Description
This Chicken Fajitas recipe is a vibrant and delicious Tex-Mex dish featuring tender strips of spiced chicken sautéed with colorful bell peppers and onions. Perfectly seasoned with a blend of chili powder, cumin, paprika, and fresh garlic, then finished with lime juice and served warm in soft tortillas. Ready in under 30 minutes, it’s an easy, flavorful meal ideal for weeknight dinners or casual gatherings.
Ingredients
Scale
Vegetables
- 3 bell peppers, seeded and thinly sliced
- 1 medium yellow onion, thinly sliced
- 3 cloves garlic, minced
Protein
- 1 ¼ lb boneless chicken breasts, sliced into thin strips
Spices & Seasonings
- 2 teaspoons chili powder
- 1 teaspoon ground cumin
- 1 teaspoon paprika
- 1 teaspoon garlic powder
- 1 teaspoon onion powder
- 1 teaspoon oregano
- 1 teaspoon fine sea salt
- ½ teaspoon ground pepper
- Juice from one lime (about 2 tablespoons)
Oils & Others
- 2 tablespoons olive oil, divided
- 8 flour or corn tortillas
Instructions
- Prepare Spice Mix: In a small bowl, combine chili powder, ground cumin, paprika, garlic powder, onion powder, oregano, sea salt, and ground pepper. Set this spice mixture aside for later use.

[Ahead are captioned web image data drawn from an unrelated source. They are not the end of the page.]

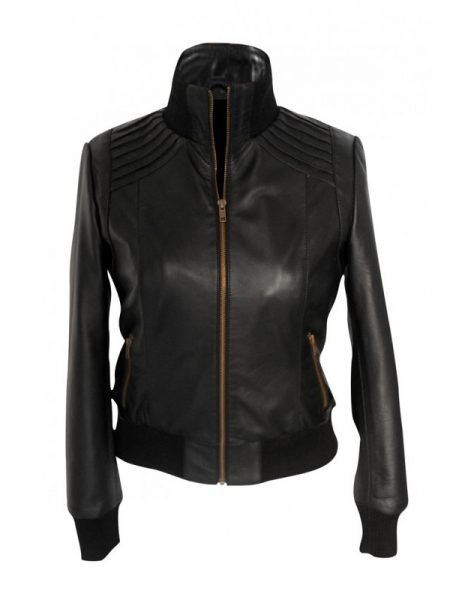 The Flash Kelly Frye Bette Sans Souci Jacket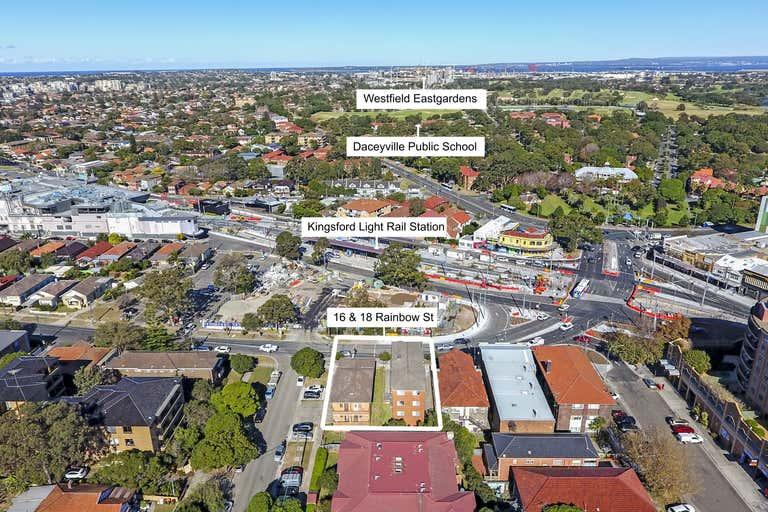 16 & 18 Rainbow Street Kingsford NSW 2032 - Image 2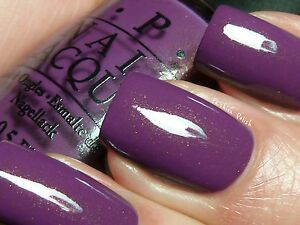 Image Is Loading OPI Nail Polish Dutch 039 Ya Just Love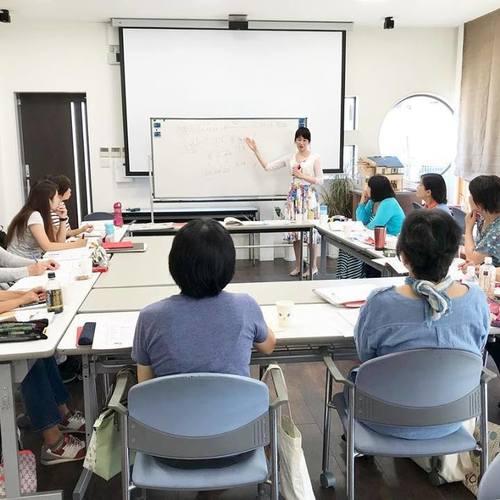 「薬膳インストラクター認定試験」試験対策セミナー【2019年春受験・香川県丸亀市】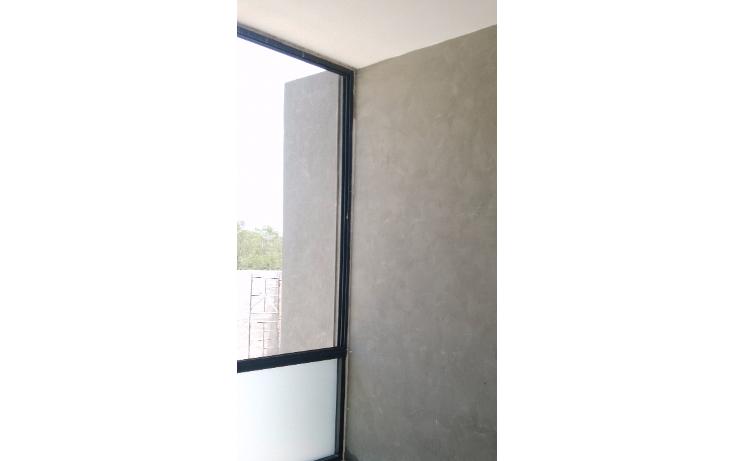 Foto de casa en venta en  , temozon norte, m?rida, yucat?n, 1259187 No. 15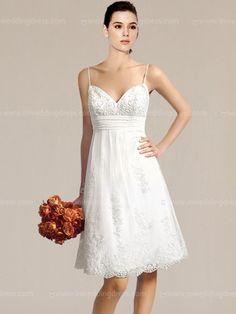 Knee Length Simple Beach Wedding Dresses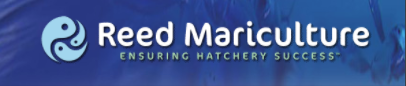 reed-mariculture-logo.png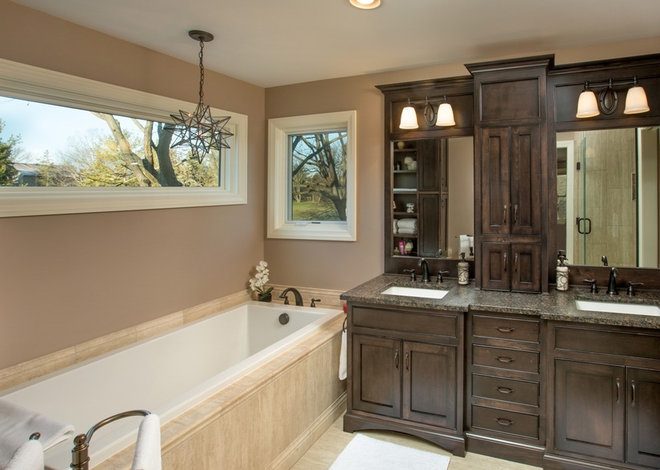 Traditional Bathroom by Finish Line Building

- Sauté Vegetables: Heat 1 tablespoon of olive oil in a cast iron skillet over medium heat. Add the sliced bell peppers and onion and cook for about 5 to 7 minutes, stirring occasionally, until they are softened and slightly caramelized.
- Add Garlic and Spices to Veggies: Mix in the minced garlic and half of the prepared spice blend with the sautéed vegetables. Continue to cook for another 2 to 3 minutes to let the flavors meld.
- Cook Chicken: Remove the vegetables from the skillet and set aside. Add the remaining 1 tablespoon of olive oil to the same skillet, then add the sliced chicken strips. Sprinkle the remaining half of the spice mix over the chicken and pour in the lime juice. Cook for about 5 to 6 minutes, stirring frequently, until the chicken is cooked through and no longer pink inside.
- Combine Veggies and Chicken: Return the sautéed vegetables to the skillet with the chicken. Stir everything together and cook for another minute until heated through and well combined.
- Serve: Warm the tortillas according to package instructions or over an open flame. Serve the chicken fajita mixture immediately in the warm tortillas with your choice of toppings such as sour cream, salsa, guacamole, shredded cheese, or fresh cilantro.
Notes
- Use a cast iron skillet or a heavy-bottomed pan for best heat retention and even cooking.
- To make this recipe gluten-free, use corn tortillas instead of flour tortillas.
- You can substitute chicken breasts with chicken thighs for a juicier texture.
- Adjust the spice levels by varying the amount of chili powder or adding fresh jalapenos for heat.
- Leftover fajita filling can be stored in the fridge for up to 3 days and reheated gently on the stovetop.